I‘m reminded of the bullying and harassment I experienced growing up, and all the anger, frustration and sadness that consumed me when I spoke out against racist comments from my white peers. There were always moments where I held myself back because I was scared of being looked down on, but later on I realised those people were just small specs of my life. As Chetty puts it, “This is my own form of rebelling against society, and commenting on things that I have found uncomfortable with society while I was growing up. I wouldn’t be creating art if it wasn’t politically charged.”
Here’s some advice I would love to pass on to other Asian women: I know it can be difficult at times but don’t be afraid to speak up on the issues you stand for. Don’t be afraid to be too loud or outspoken; be unapologetic and proud of it. Lucy Zee agrees. “People won’t see that you’ve upset a demographic of Pākehā people that might be their main audience, they’ll see that you’re brave and strong and your moral compass is right where it should be.”

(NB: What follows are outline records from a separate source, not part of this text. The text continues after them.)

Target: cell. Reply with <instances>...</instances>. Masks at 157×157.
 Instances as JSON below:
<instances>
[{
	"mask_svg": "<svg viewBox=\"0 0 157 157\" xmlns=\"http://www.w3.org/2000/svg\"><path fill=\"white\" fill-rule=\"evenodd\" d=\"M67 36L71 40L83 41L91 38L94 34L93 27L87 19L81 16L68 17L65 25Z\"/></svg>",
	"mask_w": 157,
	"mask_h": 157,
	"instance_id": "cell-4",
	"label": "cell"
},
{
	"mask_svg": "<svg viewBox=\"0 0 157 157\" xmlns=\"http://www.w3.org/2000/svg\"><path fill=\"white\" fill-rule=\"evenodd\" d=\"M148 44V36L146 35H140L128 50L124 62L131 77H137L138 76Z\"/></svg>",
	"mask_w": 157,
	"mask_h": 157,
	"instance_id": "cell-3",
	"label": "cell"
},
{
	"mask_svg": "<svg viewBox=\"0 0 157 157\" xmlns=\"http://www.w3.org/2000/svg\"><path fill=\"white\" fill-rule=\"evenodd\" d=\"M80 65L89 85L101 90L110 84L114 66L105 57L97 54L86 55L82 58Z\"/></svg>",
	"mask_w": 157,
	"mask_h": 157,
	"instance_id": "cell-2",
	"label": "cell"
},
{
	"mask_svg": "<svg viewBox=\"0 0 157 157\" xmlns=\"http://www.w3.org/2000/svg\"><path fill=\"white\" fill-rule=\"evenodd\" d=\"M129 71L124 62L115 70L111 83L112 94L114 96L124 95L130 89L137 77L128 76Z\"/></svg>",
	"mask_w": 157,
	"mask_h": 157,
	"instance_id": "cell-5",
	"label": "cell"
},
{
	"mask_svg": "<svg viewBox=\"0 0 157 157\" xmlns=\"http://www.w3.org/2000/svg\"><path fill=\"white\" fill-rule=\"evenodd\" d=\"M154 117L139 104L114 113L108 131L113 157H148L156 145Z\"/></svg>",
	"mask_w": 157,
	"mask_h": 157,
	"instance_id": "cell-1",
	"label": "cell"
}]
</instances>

Alice Canton reminds us to take care of ourselves and find a group of allies who will care, support and uplift you when times are difficult. “I also think it’s important to understand more widely the intersection of race and identity in Aotearoa, and where Asian women ‘fit’ in this horrible matrix of discrimination,” she says. This includes acknowledging the hardship and injustice for Māori women, Pasifika women, non-white women, transwomen and non-binary or gender queer people.
For Pākehā audiences who have made it to the end of this article and are now wondering what you can do, here’s some advice from the amazing Asian women who have collaborated on this piece.
“Please don’t continue to spout and accept the ‘Asian women are passive’ narrative. Listen to the people around you and hear what they have to say about their lived experiences and how they would like to change our current situation,” says Jasmin Singh.
“Learning about our own prejudices and changing our behaviour is growth,” says Rebekah Jaung. “There is no shame in not knowing something, as long as you are prepared to listen.”